CHAPTER 53

5.1K 209 4
                                    

Keesokan harinya...

Kicauan burung pipit mulai terdengar di pagi hari ini. Alunan kicauannya sangat merdu dan dapat menyejukkan hati. Sinar mentari sudah terbit sejak jam enam pagi tadi. Dan kini sudah jam delapan pagi.

Semilir angin bergerak lembut di udara. Meniupkan dedaunan yang masih di ranting atau pun yang sudah berjatuhan di tanah.

Disinilah aku.

Berdiri di balkon kamar, menatap jauh kearah langit dengan di temani secangkir teh hangat dan selendang merah bermotif hewan melingkar di bagian atas tubuhku.

Selendang merah bermotif hewan itu merupakan pemberian Mama, sewaktu ku masih berusia balita. Mungkin. Ah, aku juga tak ingat kapan ia memberikannya.

Tok. Tok. Tok.

Suara ketukan di pintu kamarku, membuatku untuk beralih kearah sana. Seorang gadis yang masih berpakaian piyama satin berwarna merah, memasuki kamarku dengan senyum tipis di wajah menawannya itu. Dialah Azkeh.

"Oh, hai Kaylie. Kau sudah bangun rupanya," tegur Azkeh dengan nada lembutnya.

"Salahkan pada sekawanan burung pipit itu.

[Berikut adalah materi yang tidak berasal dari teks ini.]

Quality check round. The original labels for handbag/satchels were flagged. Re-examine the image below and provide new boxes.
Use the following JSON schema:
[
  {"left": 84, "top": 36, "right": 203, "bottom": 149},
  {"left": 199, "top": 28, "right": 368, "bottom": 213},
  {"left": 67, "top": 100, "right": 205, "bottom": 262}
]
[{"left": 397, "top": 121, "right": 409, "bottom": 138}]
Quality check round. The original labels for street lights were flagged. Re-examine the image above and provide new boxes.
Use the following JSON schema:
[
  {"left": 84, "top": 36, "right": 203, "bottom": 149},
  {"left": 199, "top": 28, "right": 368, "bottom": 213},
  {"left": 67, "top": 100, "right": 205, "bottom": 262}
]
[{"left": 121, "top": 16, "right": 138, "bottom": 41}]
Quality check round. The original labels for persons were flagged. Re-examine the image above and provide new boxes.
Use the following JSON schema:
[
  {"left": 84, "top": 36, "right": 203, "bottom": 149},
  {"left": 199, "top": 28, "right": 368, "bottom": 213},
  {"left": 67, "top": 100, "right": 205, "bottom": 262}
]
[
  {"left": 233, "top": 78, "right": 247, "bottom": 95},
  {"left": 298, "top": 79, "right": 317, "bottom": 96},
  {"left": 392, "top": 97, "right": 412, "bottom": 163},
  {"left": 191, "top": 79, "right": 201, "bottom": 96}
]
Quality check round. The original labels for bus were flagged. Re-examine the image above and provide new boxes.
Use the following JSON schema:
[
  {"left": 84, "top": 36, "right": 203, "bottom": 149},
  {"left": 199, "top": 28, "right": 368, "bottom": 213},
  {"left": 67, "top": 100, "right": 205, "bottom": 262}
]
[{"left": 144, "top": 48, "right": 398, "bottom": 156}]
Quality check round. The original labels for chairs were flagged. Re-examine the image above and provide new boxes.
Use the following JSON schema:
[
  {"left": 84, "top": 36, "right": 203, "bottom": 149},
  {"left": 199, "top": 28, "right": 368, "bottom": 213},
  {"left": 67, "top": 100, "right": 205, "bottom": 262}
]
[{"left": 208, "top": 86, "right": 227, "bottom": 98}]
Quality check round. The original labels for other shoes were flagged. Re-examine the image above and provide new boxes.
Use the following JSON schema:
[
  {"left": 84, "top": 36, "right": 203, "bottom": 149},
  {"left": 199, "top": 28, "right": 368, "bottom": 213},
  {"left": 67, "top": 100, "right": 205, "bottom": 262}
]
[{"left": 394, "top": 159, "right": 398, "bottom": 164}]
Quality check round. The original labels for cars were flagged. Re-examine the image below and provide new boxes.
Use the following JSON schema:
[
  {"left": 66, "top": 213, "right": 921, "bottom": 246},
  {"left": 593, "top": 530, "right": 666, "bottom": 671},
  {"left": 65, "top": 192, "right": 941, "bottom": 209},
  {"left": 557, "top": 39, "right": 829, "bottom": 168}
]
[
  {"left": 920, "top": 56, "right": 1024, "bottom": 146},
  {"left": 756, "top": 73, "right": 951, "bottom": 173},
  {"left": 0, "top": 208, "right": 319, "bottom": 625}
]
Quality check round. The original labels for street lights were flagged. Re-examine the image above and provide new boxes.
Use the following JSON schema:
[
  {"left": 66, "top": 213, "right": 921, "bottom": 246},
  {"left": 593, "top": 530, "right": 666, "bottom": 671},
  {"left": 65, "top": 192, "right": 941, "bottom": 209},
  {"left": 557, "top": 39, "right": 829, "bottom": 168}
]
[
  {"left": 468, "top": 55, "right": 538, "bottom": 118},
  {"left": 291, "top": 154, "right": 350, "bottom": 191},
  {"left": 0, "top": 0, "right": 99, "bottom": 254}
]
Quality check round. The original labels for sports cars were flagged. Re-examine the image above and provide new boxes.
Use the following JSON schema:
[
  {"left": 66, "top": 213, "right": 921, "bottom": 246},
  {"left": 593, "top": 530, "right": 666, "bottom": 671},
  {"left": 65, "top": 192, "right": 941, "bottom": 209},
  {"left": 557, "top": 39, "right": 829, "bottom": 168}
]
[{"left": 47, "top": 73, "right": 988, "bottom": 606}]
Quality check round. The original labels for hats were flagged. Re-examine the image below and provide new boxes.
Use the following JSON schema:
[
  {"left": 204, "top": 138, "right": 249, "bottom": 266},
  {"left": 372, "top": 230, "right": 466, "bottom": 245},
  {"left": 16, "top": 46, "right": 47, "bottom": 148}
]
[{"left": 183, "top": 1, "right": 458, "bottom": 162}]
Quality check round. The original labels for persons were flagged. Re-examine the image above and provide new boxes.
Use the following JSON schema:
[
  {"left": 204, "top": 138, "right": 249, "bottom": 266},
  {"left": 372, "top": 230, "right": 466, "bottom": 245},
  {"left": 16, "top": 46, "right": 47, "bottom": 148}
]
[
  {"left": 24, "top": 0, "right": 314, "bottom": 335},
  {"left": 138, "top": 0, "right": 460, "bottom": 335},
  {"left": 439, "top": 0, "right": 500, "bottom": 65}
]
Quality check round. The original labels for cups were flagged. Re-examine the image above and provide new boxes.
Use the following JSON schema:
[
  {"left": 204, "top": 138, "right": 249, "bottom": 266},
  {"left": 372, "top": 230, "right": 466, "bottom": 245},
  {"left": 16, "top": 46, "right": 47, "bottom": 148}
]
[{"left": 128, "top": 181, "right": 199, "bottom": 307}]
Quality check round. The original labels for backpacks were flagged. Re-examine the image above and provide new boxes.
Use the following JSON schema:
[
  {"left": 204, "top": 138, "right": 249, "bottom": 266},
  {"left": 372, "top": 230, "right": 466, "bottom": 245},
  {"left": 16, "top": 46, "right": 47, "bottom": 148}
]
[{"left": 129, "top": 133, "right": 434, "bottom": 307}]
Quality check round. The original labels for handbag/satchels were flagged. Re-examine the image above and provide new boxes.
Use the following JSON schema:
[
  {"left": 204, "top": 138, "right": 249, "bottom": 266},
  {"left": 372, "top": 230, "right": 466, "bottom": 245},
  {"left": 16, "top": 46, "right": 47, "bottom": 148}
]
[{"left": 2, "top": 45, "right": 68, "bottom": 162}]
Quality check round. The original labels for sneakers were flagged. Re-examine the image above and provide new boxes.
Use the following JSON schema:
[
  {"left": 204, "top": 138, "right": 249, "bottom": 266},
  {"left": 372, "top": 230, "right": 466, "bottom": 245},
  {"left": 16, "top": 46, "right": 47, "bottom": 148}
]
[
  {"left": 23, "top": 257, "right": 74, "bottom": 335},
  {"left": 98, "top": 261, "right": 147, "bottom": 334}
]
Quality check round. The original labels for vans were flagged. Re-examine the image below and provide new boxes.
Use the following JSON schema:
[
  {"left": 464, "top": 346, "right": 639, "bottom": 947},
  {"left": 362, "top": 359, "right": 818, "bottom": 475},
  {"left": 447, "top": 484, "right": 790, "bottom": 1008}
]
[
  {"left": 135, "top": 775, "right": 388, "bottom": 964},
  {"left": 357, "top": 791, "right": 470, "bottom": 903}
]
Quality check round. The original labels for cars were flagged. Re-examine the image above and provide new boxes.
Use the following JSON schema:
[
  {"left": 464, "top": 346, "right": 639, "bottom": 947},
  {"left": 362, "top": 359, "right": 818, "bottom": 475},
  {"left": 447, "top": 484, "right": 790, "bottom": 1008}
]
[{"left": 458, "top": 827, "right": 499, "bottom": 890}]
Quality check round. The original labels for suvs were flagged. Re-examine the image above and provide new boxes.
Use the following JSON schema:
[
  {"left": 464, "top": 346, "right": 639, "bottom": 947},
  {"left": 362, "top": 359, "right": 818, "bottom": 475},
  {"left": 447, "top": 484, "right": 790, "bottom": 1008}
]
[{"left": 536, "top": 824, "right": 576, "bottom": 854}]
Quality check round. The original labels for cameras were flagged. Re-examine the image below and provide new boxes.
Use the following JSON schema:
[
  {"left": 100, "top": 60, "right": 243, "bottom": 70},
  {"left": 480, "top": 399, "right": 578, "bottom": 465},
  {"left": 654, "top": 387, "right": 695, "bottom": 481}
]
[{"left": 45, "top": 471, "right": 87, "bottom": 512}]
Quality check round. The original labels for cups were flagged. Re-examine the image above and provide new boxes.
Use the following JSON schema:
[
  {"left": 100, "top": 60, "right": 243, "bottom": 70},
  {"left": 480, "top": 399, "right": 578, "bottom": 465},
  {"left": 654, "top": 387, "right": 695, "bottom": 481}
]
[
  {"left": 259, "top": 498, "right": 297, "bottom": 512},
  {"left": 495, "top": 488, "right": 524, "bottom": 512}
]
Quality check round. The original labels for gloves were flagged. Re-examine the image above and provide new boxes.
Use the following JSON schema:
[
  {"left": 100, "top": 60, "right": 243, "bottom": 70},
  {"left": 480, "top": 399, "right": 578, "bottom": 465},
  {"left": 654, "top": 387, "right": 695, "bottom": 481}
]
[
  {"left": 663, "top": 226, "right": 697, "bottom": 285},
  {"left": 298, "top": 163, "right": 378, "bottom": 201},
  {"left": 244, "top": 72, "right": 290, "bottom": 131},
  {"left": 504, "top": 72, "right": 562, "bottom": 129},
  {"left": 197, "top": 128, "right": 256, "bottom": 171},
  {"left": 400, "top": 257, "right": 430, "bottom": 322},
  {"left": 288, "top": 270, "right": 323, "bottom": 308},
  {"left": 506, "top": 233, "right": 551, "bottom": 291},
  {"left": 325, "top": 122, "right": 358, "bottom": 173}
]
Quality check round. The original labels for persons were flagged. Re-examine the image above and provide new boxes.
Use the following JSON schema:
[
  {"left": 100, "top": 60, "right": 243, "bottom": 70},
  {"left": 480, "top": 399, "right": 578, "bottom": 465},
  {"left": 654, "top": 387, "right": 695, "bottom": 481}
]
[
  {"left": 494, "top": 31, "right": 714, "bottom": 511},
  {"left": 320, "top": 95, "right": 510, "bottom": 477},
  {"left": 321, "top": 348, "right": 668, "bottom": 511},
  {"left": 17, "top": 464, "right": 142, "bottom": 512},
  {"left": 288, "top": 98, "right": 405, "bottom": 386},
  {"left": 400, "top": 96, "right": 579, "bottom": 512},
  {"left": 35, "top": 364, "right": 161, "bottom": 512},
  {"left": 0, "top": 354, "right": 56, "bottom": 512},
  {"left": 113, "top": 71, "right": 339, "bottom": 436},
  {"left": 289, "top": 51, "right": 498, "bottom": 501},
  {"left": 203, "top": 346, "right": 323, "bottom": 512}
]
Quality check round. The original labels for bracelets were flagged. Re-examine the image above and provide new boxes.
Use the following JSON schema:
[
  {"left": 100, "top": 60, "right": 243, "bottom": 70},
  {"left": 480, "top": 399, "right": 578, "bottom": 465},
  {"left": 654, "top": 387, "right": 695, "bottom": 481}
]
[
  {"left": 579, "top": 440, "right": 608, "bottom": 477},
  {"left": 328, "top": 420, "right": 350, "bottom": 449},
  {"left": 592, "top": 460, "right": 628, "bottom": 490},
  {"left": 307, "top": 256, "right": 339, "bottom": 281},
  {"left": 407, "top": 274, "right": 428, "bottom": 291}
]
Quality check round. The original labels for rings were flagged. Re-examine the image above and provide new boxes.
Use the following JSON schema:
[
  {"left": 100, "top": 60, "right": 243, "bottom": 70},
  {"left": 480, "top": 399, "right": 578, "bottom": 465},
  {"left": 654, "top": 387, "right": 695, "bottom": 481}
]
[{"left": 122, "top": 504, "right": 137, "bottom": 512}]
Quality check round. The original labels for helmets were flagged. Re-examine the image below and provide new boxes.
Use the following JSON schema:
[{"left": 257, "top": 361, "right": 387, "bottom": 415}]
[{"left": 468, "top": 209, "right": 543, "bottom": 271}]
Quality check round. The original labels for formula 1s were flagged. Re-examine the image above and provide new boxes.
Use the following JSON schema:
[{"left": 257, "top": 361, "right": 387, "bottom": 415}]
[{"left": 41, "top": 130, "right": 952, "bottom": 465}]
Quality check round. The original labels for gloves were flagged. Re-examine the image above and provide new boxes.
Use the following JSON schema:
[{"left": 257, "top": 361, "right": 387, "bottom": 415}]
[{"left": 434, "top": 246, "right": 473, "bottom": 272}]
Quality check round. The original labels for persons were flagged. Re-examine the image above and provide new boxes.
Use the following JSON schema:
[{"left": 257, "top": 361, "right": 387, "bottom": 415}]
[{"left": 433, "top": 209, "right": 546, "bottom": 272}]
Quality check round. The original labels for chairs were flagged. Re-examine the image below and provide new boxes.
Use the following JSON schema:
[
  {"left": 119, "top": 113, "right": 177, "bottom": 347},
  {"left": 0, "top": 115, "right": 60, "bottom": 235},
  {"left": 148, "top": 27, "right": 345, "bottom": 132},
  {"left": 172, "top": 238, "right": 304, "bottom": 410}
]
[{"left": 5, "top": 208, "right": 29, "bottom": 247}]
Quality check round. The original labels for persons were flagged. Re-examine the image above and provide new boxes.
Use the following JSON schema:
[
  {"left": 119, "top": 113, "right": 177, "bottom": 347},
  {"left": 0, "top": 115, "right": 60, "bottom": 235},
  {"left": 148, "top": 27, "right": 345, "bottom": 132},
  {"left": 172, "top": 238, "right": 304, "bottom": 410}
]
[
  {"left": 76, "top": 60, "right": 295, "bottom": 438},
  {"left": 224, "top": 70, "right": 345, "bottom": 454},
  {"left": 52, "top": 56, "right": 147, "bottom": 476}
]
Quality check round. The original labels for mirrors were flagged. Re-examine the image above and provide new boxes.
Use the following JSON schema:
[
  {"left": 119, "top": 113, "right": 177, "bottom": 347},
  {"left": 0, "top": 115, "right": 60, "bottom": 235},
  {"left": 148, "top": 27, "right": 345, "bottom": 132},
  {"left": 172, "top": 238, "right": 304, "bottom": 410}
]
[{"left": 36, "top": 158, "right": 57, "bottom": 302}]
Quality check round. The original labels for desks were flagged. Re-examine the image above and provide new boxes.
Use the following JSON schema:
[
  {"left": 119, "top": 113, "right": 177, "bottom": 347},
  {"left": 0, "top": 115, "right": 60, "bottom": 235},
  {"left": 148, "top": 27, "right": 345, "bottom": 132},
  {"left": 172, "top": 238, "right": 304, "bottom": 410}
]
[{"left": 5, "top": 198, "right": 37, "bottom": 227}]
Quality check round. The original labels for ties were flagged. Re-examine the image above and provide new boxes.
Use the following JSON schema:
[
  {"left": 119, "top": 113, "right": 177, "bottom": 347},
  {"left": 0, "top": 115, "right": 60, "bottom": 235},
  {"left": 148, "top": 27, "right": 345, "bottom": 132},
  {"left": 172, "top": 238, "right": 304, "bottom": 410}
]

Mereka membangunkanku, disaat aku masih ingin menjelajahi mimpiku. Huh!" sahutku dengan sedikit kesal. Dan, yang kuucapkan barusan adalah fakta.

"Ada-ada saja kau," timpal Azkeh sambil tertawa renyah.

"Jika kau sudah selesai melamun, turunlah ke bawah! Sakura menunggumu. Kurasa dia akan mengomel jika kau tak kunjung turun," pesan Azkeh yang membuatku langsung menoleh kearahnya.

"Katakan saja padanya, aku akan makan nanti. Aku sedang tak memiliki nafsu makan," kataku pada Azkeh.

"Terserah kau saja!"

Brak.

Pintu kudengar tertutup pelan. Bisa ku simpulkan bahwa Azkeh sudah beranjak pergi dari kamarku.

Aku kembali menerawang.

Gadis berprofesi sebagai modelling itu kini sudah berangsur baik. Sudah bisa melupakan kejadian yang menimpanya dulu. Syukurlah. Dia adalah ciri gadis yang kuat. Aku salut padanya.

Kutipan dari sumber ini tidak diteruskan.